The court declined an emergency appeal by landlords and real-estate firms to allow evictions to resume after a federal judge in Washington, D.C., ruled in May to invalidate the moratorium.
The moratorium has helped many tenants struggling to pay monthly housing costs but has financially hurt landlords, who subsequently faced a drought in income because of it. It was initially imposed by the CDC as a public-health measure to minimize movement of people and therefore COVID transmission per an executive order signed on September 1, 2020, by then-President Donald Trump.
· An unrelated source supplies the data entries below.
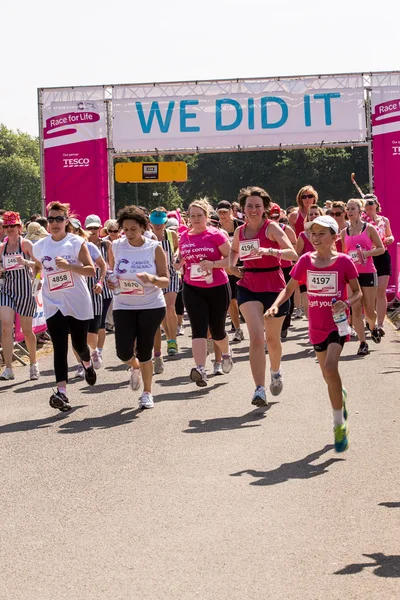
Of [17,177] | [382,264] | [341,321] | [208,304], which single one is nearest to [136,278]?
[208,304]

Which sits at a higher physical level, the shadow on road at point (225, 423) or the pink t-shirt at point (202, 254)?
the pink t-shirt at point (202, 254)

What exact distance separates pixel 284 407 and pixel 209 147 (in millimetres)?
14444

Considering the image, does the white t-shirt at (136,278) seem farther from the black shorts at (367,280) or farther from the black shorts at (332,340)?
the black shorts at (367,280)

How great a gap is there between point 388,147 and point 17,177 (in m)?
115

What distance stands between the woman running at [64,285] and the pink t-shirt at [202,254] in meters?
1.25

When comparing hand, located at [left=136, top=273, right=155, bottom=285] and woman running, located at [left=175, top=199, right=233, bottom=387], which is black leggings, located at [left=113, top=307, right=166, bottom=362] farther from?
woman running, located at [left=175, top=199, right=233, bottom=387]

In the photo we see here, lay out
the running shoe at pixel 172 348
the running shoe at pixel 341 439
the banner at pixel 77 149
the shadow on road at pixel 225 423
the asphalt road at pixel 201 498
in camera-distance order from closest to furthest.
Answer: the asphalt road at pixel 201 498 → the running shoe at pixel 341 439 → the shadow on road at pixel 225 423 → the running shoe at pixel 172 348 → the banner at pixel 77 149

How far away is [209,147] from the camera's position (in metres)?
23.7

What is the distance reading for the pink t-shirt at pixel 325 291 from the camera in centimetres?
812

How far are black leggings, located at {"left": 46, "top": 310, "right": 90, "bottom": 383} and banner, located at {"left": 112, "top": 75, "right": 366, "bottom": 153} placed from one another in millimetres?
13587

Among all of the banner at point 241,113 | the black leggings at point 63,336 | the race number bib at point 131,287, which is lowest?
the black leggings at point 63,336

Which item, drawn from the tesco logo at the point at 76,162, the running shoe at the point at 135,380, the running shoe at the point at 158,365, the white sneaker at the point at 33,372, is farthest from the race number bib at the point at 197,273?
the tesco logo at the point at 76,162

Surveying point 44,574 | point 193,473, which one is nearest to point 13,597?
point 44,574

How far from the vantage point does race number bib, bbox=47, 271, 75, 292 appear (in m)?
10.5
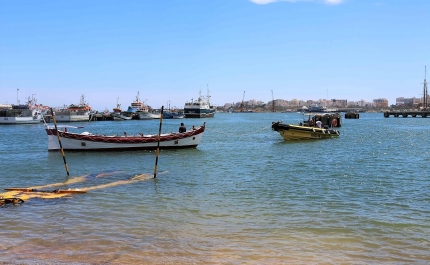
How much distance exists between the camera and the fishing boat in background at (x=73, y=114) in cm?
9844

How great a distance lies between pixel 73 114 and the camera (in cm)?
10206

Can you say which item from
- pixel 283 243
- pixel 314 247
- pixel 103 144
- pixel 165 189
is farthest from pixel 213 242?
pixel 103 144

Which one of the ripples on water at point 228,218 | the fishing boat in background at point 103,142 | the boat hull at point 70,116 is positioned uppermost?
the boat hull at point 70,116

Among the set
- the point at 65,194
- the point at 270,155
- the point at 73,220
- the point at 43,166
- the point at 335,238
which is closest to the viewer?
the point at 335,238

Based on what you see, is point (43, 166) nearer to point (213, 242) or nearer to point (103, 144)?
point (103, 144)

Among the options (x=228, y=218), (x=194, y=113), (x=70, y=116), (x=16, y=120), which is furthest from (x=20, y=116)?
(x=228, y=218)

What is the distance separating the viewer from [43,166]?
2467 cm

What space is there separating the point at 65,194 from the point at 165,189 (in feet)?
12.5

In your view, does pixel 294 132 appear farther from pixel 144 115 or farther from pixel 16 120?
pixel 144 115

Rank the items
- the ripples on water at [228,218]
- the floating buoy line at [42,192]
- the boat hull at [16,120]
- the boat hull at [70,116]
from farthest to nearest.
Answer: the boat hull at [70,116] < the boat hull at [16,120] < the floating buoy line at [42,192] < the ripples on water at [228,218]

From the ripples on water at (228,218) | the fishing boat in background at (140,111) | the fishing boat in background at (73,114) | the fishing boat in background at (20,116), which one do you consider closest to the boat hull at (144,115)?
the fishing boat in background at (140,111)

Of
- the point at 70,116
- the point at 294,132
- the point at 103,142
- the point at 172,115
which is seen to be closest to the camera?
the point at 103,142

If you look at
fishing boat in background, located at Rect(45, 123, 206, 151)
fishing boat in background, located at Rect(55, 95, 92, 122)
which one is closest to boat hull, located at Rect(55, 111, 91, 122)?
fishing boat in background, located at Rect(55, 95, 92, 122)

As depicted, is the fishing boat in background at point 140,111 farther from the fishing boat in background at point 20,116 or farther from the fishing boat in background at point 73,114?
the fishing boat in background at point 20,116
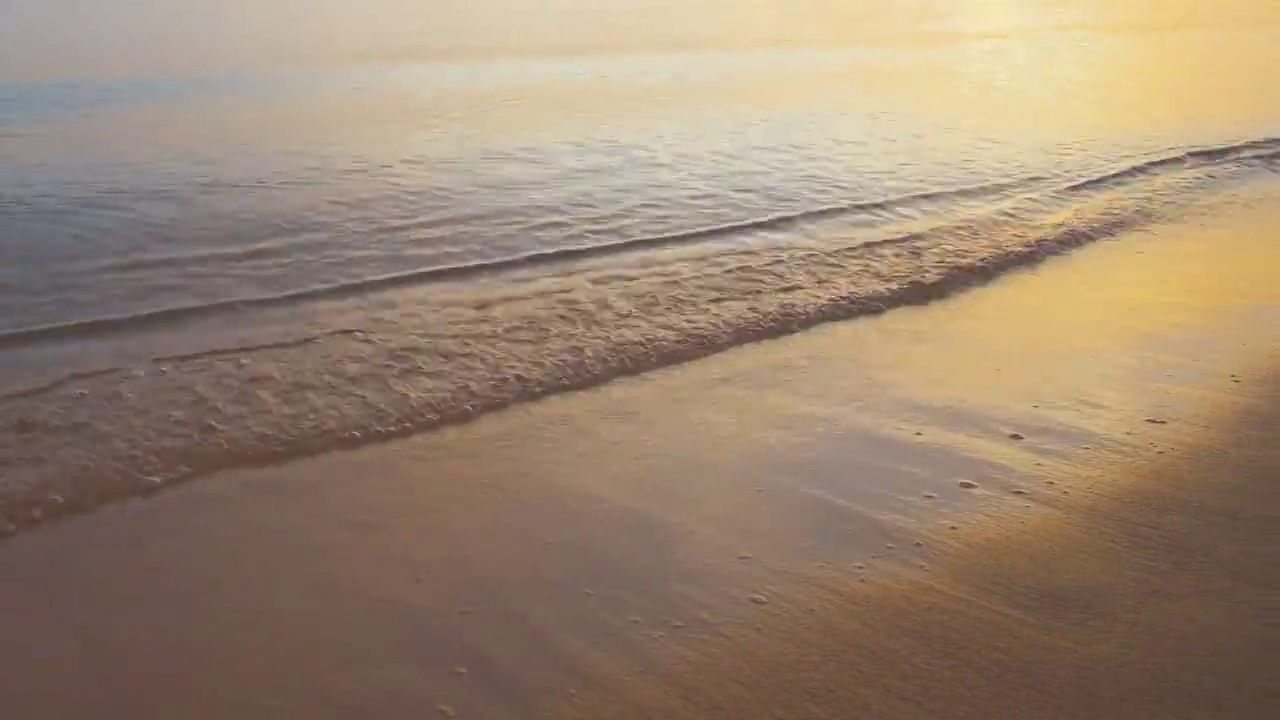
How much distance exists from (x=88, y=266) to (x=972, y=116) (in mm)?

The CDC said it believed mass evictions would motivate people to share housing with other people, creating more crowded spaces and hotbeds for COVID outbreaks.
Last week, the CDC extended the moratorium, which was supposed to expire Wednesday, for one more month through July, marking the third time the order has been extended. Now that vaccination rates are high and infection rates are low, it is questionable what purpose the moratorium still serves.
The high court was divided in its Tuesday decision with a 5–4 vote, with Chief Justice John Roberts and Justice Brett Kavanaugh breaking with the conservative bloc on the bench to maintain the moratorium. Conservative justices Clarence Thomas, Samuel Alito, Neil Gorsuch, and Amy Coney Barrett ruled to remove the moratorium.
In their request, the moratorium’s opponents said landlords have been incurring $13 billion a month in unpaid rent losses and won’t ever recover all of that money. They said the logic behind the moratorium is inconsistent with the relaxation of COVID restrictions nationwide following CDC scientific guidance and higher vaccination rates.
About 4.2 million Americans say it is “very likely or somewhat likely” that they will receive an eviction or foreclosure notice in the next two months, according to Census Bureau data.